Source

────────────────────

Fruitful Sexuality

I’ve been “out” as part of the LGBTQ+ community for over a month. Some friends ask me what my life has been like since coming out. I can think of many ways to describe my experience, but one word sums it up well:

fruitful.

I spent much of my life believing that nothing to do with the LGBTQ+ world could ever produce fruit. Imagine my disappointment when I finally accepted my sexual identity. Why would God let this happen to me? Obviously, from a young age, I vowed to not let this information get out. My “dirty little secret” would remain with me indefinitely. Turns out, indefinitely actually does have a definite end (at least, it did for me).

I believe that God holds true to every promise He makes. When I became a Christian, I began to hold Romans 8:38-39 close to my heart.

For I am sure that neither death nor life, nor angels nor rulers, nor things present nor things to come, nor powers, nor height nor depth, nor anything else in all creation, will be able to separate us from the love of God in Christ Jesus our Lord.

As a scared, gay college student, this Scripture brought me peace. God will not abandon me. He won’t let anything hurt me. He will keep me safe from rejection. I believed that my secrecy was okay; God allowed these secrets because He was protecting me. I had the wrong interpretation of this Scripture. The secrets I kept about my sexual identity were not ordained by God, and it definitely wasn’t His way of keeping me safe. Through pain and heartbreak, I began to learn that Romans 8 meant something different. God will not let anything get between He and I….especially not my own secrecy and sinfulness.

God began ripping down idols, secrecy, sexual sin, and more, after I graduated college. He brought me down low. And by low, I mean having my post-grad plans taken from me, moving back home with my dad, and working at a small-town seafood restaurant…with my college diploma gathering dust in my childhood bedroom. Reluctantly, I began to listen to the Lord. After all, I had no one else to listen to. It was there, in my childhood bedroom in my childhood home in my Bible-Belt hometown that I began to understand what a raw, real relationship with God looked like. This was the first time that I began to understand that my relationship with God had nothing to do with my sexuality.

────────────────────

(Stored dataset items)
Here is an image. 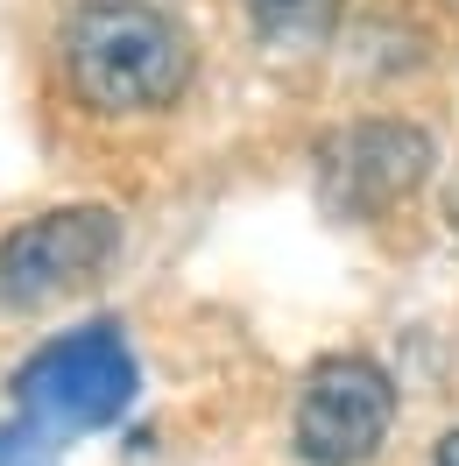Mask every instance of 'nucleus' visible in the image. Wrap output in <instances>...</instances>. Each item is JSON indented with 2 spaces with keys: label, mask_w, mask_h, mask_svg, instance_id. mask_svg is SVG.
<instances>
[{
  "label": "nucleus",
  "mask_w": 459,
  "mask_h": 466,
  "mask_svg": "<svg viewBox=\"0 0 459 466\" xmlns=\"http://www.w3.org/2000/svg\"><path fill=\"white\" fill-rule=\"evenodd\" d=\"M64 71L92 114H163L191 86V35L156 0H78L64 22Z\"/></svg>",
  "instance_id": "nucleus-1"
},
{
  "label": "nucleus",
  "mask_w": 459,
  "mask_h": 466,
  "mask_svg": "<svg viewBox=\"0 0 459 466\" xmlns=\"http://www.w3.org/2000/svg\"><path fill=\"white\" fill-rule=\"evenodd\" d=\"M15 410L22 424H36L43 438H78V431H107L128 417L135 403V353H128V332L114 319H92L78 332H64L50 347H36L22 368H15Z\"/></svg>",
  "instance_id": "nucleus-2"
},
{
  "label": "nucleus",
  "mask_w": 459,
  "mask_h": 466,
  "mask_svg": "<svg viewBox=\"0 0 459 466\" xmlns=\"http://www.w3.org/2000/svg\"><path fill=\"white\" fill-rule=\"evenodd\" d=\"M120 219L107 205H57L43 219H22L15 233H0V311H36L50 297L92 283L114 262Z\"/></svg>",
  "instance_id": "nucleus-3"
},
{
  "label": "nucleus",
  "mask_w": 459,
  "mask_h": 466,
  "mask_svg": "<svg viewBox=\"0 0 459 466\" xmlns=\"http://www.w3.org/2000/svg\"><path fill=\"white\" fill-rule=\"evenodd\" d=\"M396 424V389L368 353H325L297 396V452L311 466H368Z\"/></svg>",
  "instance_id": "nucleus-4"
},
{
  "label": "nucleus",
  "mask_w": 459,
  "mask_h": 466,
  "mask_svg": "<svg viewBox=\"0 0 459 466\" xmlns=\"http://www.w3.org/2000/svg\"><path fill=\"white\" fill-rule=\"evenodd\" d=\"M431 135L410 120H353L318 142V198L346 219H382L431 177Z\"/></svg>",
  "instance_id": "nucleus-5"
},
{
  "label": "nucleus",
  "mask_w": 459,
  "mask_h": 466,
  "mask_svg": "<svg viewBox=\"0 0 459 466\" xmlns=\"http://www.w3.org/2000/svg\"><path fill=\"white\" fill-rule=\"evenodd\" d=\"M248 15L269 43H318L340 22V0H248Z\"/></svg>",
  "instance_id": "nucleus-6"
},
{
  "label": "nucleus",
  "mask_w": 459,
  "mask_h": 466,
  "mask_svg": "<svg viewBox=\"0 0 459 466\" xmlns=\"http://www.w3.org/2000/svg\"><path fill=\"white\" fill-rule=\"evenodd\" d=\"M0 466H57V438L15 417V424H0Z\"/></svg>",
  "instance_id": "nucleus-7"
},
{
  "label": "nucleus",
  "mask_w": 459,
  "mask_h": 466,
  "mask_svg": "<svg viewBox=\"0 0 459 466\" xmlns=\"http://www.w3.org/2000/svg\"><path fill=\"white\" fill-rule=\"evenodd\" d=\"M438 466H459V431H445V438H438Z\"/></svg>",
  "instance_id": "nucleus-8"
}]
</instances>
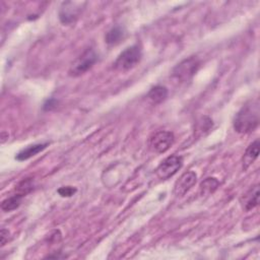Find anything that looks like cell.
I'll return each instance as SVG.
<instances>
[{
  "label": "cell",
  "mask_w": 260,
  "mask_h": 260,
  "mask_svg": "<svg viewBox=\"0 0 260 260\" xmlns=\"http://www.w3.org/2000/svg\"><path fill=\"white\" fill-rule=\"evenodd\" d=\"M259 107L258 100H253L246 103L239 110L233 121L234 129L238 134H250L258 127L260 116Z\"/></svg>",
  "instance_id": "cell-1"
},
{
  "label": "cell",
  "mask_w": 260,
  "mask_h": 260,
  "mask_svg": "<svg viewBox=\"0 0 260 260\" xmlns=\"http://www.w3.org/2000/svg\"><path fill=\"white\" fill-rule=\"evenodd\" d=\"M143 58V51L139 45L126 48L114 62V68L118 72H128L135 69Z\"/></svg>",
  "instance_id": "cell-2"
},
{
  "label": "cell",
  "mask_w": 260,
  "mask_h": 260,
  "mask_svg": "<svg viewBox=\"0 0 260 260\" xmlns=\"http://www.w3.org/2000/svg\"><path fill=\"white\" fill-rule=\"evenodd\" d=\"M201 67V61L198 57L191 56L184 59L179 64H177L172 72L173 78H175L180 83L189 82L195 74L198 73Z\"/></svg>",
  "instance_id": "cell-3"
},
{
  "label": "cell",
  "mask_w": 260,
  "mask_h": 260,
  "mask_svg": "<svg viewBox=\"0 0 260 260\" xmlns=\"http://www.w3.org/2000/svg\"><path fill=\"white\" fill-rule=\"evenodd\" d=\"M98 58L99 56L94 49H88L73 63L70 69V76L76 78L86 74L97 63Z\"/></svg>",
  "instance_id": "cell-4"
},
{
  "label": "cell",
  "mask_w": 260,
  "mask_h": 260,
  "mask_svg": "<svg viewBox=\"0 0 260 260\" xmlns=\"http://www.w3.org/2000/svg\"><path fill=\"white\" fill-rule=\"evenodd\" d=\"M175 137L171 132H158L153 135L149 141V148L152 152L156 154H164L166 153L174 144Z\"/></svg>",
  "instance_id": "cell-5"
},
{
  "label": "cell",
  "mask_w": 260,
  "mask_h": 260,
  "mask_svg": "<svg viewBox=\"0 0 260 260\" xmlns=\"http://www.w3.org/2000/svg\"><path fill=\"white\" fill-rule=\"evenodd\" d=\"M183 166V159L179 156H171L164 160L157 168V176L162 180H168L173 177Z\"/></svg>",
  "instance_id": "cell-6"
},
{
  "label": "cell",
  "mask_w": 260,
  "mask_h": 260,
  "mask_svg": "<svg viewBox=\"0 0 260 260\" xmlns=\"http://www.w3.org/2000/svg\"><path fill=\"white\" fill-rule=\"evenodd\" d=\"M82 12V5L79 3H63L59 10V20L63 25L74 24Z\"/></svg>",
  "instance_id": "cell-7"
},
{
  "label": "cell",
  "mask_w": 260,
  "mask_h": 260,
  "mask_svg": "<svg viewBox=\"0 0 260 260\" xmlns=\"http://www.w3.org/2000/svg\"><path fill=\"white\" fill-rule=\"evenodd\" d=\"M198 175L192 171L185 172L176 181L174 186V194L176 197H183L197 183Z\"/></svg>",
  "instance_id": "cell-8"
},
{
  "label": "cell",
  "mask_w": 260,
  "mask_h": 260,
  "mask_svg": "<svg viewBox=\"0 0 260 260\" xmlns=\"http://www.w3.org/2000/svg\"><path fill=\"white\" fill-rule=\"evenodd\" d=\"M243 209L246 212H249L253 209H255L259 204V186L255 185L251 187L241 200Z\"/></svg>",
  "instance_id": "cell-9"
},
{
  "label": "cell",
  "mask_w": 260,
  "mask_h": 260,
  "mask_svg": "<svg viewBox=\"0 0 260 260\" xmlns=\"http://www.w3.org/2000/svg\"><path fill=\"white\" fill-rule=\"evenodd\" d=\"M49 146L48 143H44V144H37V145H32V146H29L28 148L24 149L23 151H21L16 159L20 162H23V161H27L33 157H35L36 155H38L39 153L43 152L47 147Z\"/></svg>",
  "instance_id": "cell-10"
},
{
  "label": "cell",
  "mask_w": 260,
  "mask_h": 260,
  "mask_svg": "<svg viewBox=\"0 0 260 260\" xmlns=\"http://www.w3.org/2000/svg\"><path fill=\"white\" fill-rule=\"evenodd\" d=\"M259 147H260V143L259 141H255L253 142L248 149L246 150L244 157H243V168L246 170L248 169L254 162L255 160L258 158L259 156Z\"/></svg>",
  "instance_id": "cell-11"
},
{
  "label": "cell",
  "mask_w": 260,
  "mask_h": 260,
  "mask_svg": "<svg viewBox=\"0 0 260 260\" xmlns=\"http://www.w3.org/2000/svg\"><path fill=\"white\" fill-rule=\"evenodd\" d=\"M148 98L155 105L161 104L168 98V89L164 86H156L151 89Z\"/></svg>",
  "instance_id": "cell-12"
},
{
  "label": "cell",
  "mask_w": 260,
  "mask_h": 260,
  "mask_svg": "<svg viewBox=\"0 0 260 260\" xmlns=\"http://www.w3.org/2000/svg\"><path fill=\"white\" fill-rule=\"evenodd\" d=\"M125 37V31L120 26L113 27L106 35L105 40L108 45H117L119 44Z\"/></svg>",
  "instance_id": "cell-13"
},
{
  "label": "cell",
  "mask_w": 260,
  "mask_h": 260,
  "mask_svg": "<svg viewBox=\"0 0 260 260\" xmlns=\"http://www.w3.org/2000/svg\"><path fill=\"white\" fill-rule=\"evenodd\" d=\"M23 198H24L23 195L19 194V193L13 195V197H11V198H9V199H7L6 201L3 202L2 210L4 212H7V213L17 210L21 206Z\"/></svg>",
  "instance_id": "cell-14"
},
{
  "label": "cell",
  "mask_w": 260,
  "mask_h": 260,
  "mask_svg": "<svg viewBox=\"0 0 260 260\" xmlns=\"http://www.w3.org/2000/svg\"><path fill=\"white\" fill-rule=\"evenodd\" d=\"M220 185V182L218 179L216 178H207L206 180H204L201 184V187H200V191H201V194L202 195H210V194H213L219 187Z\"/></svg>",
  "instance_id": "cell-15"
},
{
  "label": "cell",
  "mask_w": 260,
  "mask_h": 260,
  "mask_svg": "<svg viewBox=\"0 0 260 260\" xmlns=\"http://www.w3.org/2000/svg\"><path fill=\"white\" fill-rule=\"evenodd\" d=\"M34 188V183H33V180L28 178V179H25L23 180L18 186H17V192L19 194H22L23 197H26V194H28L29 192H31Z\"/></svg>",
  "instance_id": "cell-16"
},
{
  "label": "cell",
  "mask_w": 260,
  "mask_h": 260,
  "mask_svg": "<svg viewBox=\"0 0 260 260\" xmlns=\"http://www.w3.org/2000/svg\"><path fill=\"white\" fill-rule=\"evenodd\" d=\"M77 188L73 186H64L58 189V193L62 198H71L74 194L77 193Z\"/></svg>",
  "instance_id": "cell-17"
},
{
  "label": "cell",
  "mask_w": 260,
  "mask_h": 260,
  "mask_svg": "<svg viewBox=\"0 0 260 260\" xmlns=\"http://www.w3.org/2000/svg\"><path fill=\"white\" fill-rule=\"evenodd\" d=\"M9 230L7 229H2V232H0V244L4 247L8 242H9Z\"/></svg>",
  "instance_id": "cell-18"
},
{
  "label": "cell",
  "mask_w": 260,
  "mask_h": 260,
  "mask_svg": "<svg viewBox=\"0 0 260 260\" xmlns=\"http://www.w3.org/2000/svg\"><path fill=\"white\" fill-rule=\"evenodd\" d=\"M55 101L54 100H48L45 105H44V109L45 110H51L53 107H55Z\"/></svg>",
  "instance_id": "cell-19"
}]
</instances>
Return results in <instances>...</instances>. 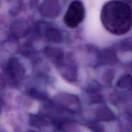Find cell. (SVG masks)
<instances>
[{"instance_id":"obj_2","label":"cell","mask_w":132,"mask_h":132,"mask_svg":"<svg viewBox=\"0 0 132 132\" xmlns=\"http://www.w3.org/2000/svg\"><path fill=\"white\" fill-rule=\"evenodd\" d=\"M85 9L81 1H72L67 8L64 15V22L67 27L74 28L78 27L84 20Z\"/></svg>"},{"instance_id":"obj_1","label":"cell","mask_w":132,"mask_h":132,"mask_svg":"<svg viewBox=\"0 0 132 132\" xmlns=\"http://www.w3.org/2000/svg\"><path fill=\"white\" fill-rule=\"evenodd\" d=\"M101 21L110 33L122 36L129 32L132 27V9L123 1H108L102 8Z\"/></svg>"}]
</instances>
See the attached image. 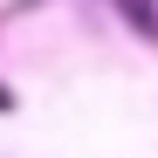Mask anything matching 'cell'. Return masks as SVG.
Segmentation results:
<instances>
[{
  "mask_svg": "<svg viewBox=\"0 0 158 158\" xmlns=\"http://www.w3.org/2000/svg\"><path fill=\"white\" fill-rule=\"evenodd\" d=\"M0 110H14V89H7V83H0Z\"/></svg>",
  "mask_w": 158,
  "mask_h": 158,
  "instance_id": "obj_1",
  "label": "cell"
}]
</instances>
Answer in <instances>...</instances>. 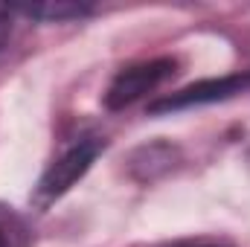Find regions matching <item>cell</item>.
Wrapping results in <instances>:
<instances>
[{
	"mask_svg": "<svg viewBox=\"0 0 250 247\" xmlns=\"http://www.w3.org/2000/svg\"><path fill=\"white\" fill-rule=\"evenodd\" d=\"M178 247H221V245H178Z\"/></svg>",
	"mask_w": 250,
	"mask_h": 247,
	"instance_id": "8992f818",
	"label": "cell"
},
{
	"mask_svg": "<svg viewBox=\"0 0 250 247\" xmlns=\"http://www.w3.org/2000/svg\"><path fill=\"white\" fill-rule=\"evenodd\" d=\"M250 79L248 76H227V79H209V82H198L189 84L184 90L172 93L169 99H160L151 105V114L160 111H178V108H189V105H204V102H218V99H230L233 93H239Z\"/></svg>",
	"mask_w": 250,
	"mask_h": 247,
	"instance_id": "3957f363",
	"label": "cell"
},
{
	"mask_svg": "<svg viewBox=\"0 0 250 247\" xmlns=\"http://www.w3.org/2000/svg\"><path fill=\"white\" fill-rule=\"evenodd\" d=\"M9 29H12V9L0 3V47H3L6 38H9Z\"/></svg>",
	"mask_w": 250,
	"mask_h": 247,
	"instance_id": "5b68a950",
	"label": "cell"
},
{
	"mask_svg": "<svg viewBox=\"0 0 250 247\" xmlns=\"http://www.w3.org/2000/svg\"><path fill=\"white\" fill-rule=\"evenodd\" d=\"M172 73H175V62L172 59H151V62L123 67L117 73V79L111 82L108 93H105V105L111 111H120L125 105L143 99L146 93H151L154 87H160Z\"/></svg>",
	"mask_w": 250,
	"mask_h": 247,
	"instance_id": "7a4b0ae2",
	"label": "cell"
},
{
	"mask_svg": "<svg viewBox=\"0 0 250 247\" xmlns=\"http://www.w3.org/2000/svg\"><path fill=\"white\" fill-rule=\"evenodd\" d=\"M18 12L29 15V18H41V21H70V18H82L90 12V6L84 3H70V0H44V3H21L15 6Z\"/></svg>",
	"mask_w": 250,
	"mask_h": 247,
	"instance_id": "277c9868",
	"label": "cell"
},
{
	"mask_svg": "<svg viewBox=\"0 0 250 247\" xmlns=\"http://www.w3.org/2000/svg\"><path fill=\"white\" fill-rule=\"evenodd\" d=\"M102 145H105V143H102L99 137H82V140H76L73 145H67L62 151V157H59V160L44 172V178L38 181V186H35V204L47 206V204H53L56 198H62L64 192L90 169V163L96 160V154L102 151Z\"/></svg>",
	"mask_w": 250,
	"mask_h": 247,
	"instance_id": "6da1fadb",
	"label": "cell"
},
{
	"mask_svg": "<svg viewBox=\"0 0 250 247\" xmlns=\"http://www.w3.org/2000/svg\"><path fill=\"white\" fill-rule=\"evenodd\" d=\"M0 247H6V239H3V233H0Z\"/></svg>",
	"mask_w": 250,
	"mask_h": 247,
	"instance_id": "52a82bcc",
	"label": "cell"
}]
</instances>
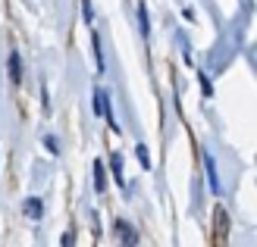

────────────────────

What you have to do
Can you reproduce the essay on sexuality and faith above, in full and word for word?

Output for this exercise
Fruitful Sexuality

I’ve been “out” as part of the LGBTQ+ community for over a month. Some friends ask me what my life has been like since coming out. I can think of many ways to describe my experience, but one word sums it up well:

fruitful.

I spent much of my life believing that nothing to do with the LGBTQ+ world could ever produce fruit. Imagine my disappointment when I finally accepted my sexual identity. Why would God let this happen to me? Obviously, from a young age, I vowed to not let this information get out. My “dirty little secret” would remain with me indefinitely. Turns out, indefinitely actually does have a definite end (at least, it did for me).

I believe that God holds true to every promise He makes. When I became a Christian, I began to hold Romans 8:38-39 close to my heart.

For I am sure that neither death nor life, nor angels nor rulers, nor things present nor things to come, nor powers, nor height nor depth, nor anything else in all creation, will be able to separate us from the love of God in Christ Jesus our Lord.

As a scared, gay college student, this Scripture brought me peace. God will not abandon me. He won’t let anything hurt me. He will keep me safe from rejection. I believed that my secrecy was okay; God allowed these secrets because He was protecting me. I had the wrong interpretation of this Scripture. The secrets I kept about my sexual identity were not ordained by God, and it definitely wasn’t His way of keeping me safe. Through pain and heartbreak, I began to learn that Romans 8 meant something different. God will not let anything get between He and I….especially not my own secrecy and sinfulness.

God began ripping down idols, secrecy, sexual sin, and more, after I graduated college. He brought me down low. And by low, I mean having my post-grad plans taken from me, moving back home with my dad, and working at a small-town seafood restaurant…with my college diploma gathering dust in my childhood bedroom. Reluctantly, I began to listen to the Lord. After all, I had no one else to listen to. It was there, in my childhood bedroom in my childhood home in my Bible-Belt hometown that I began to understand what a raw, real relationship with God looked like. This was the first time that I began to understand that my relationship with God had nothing to do with my sexuality.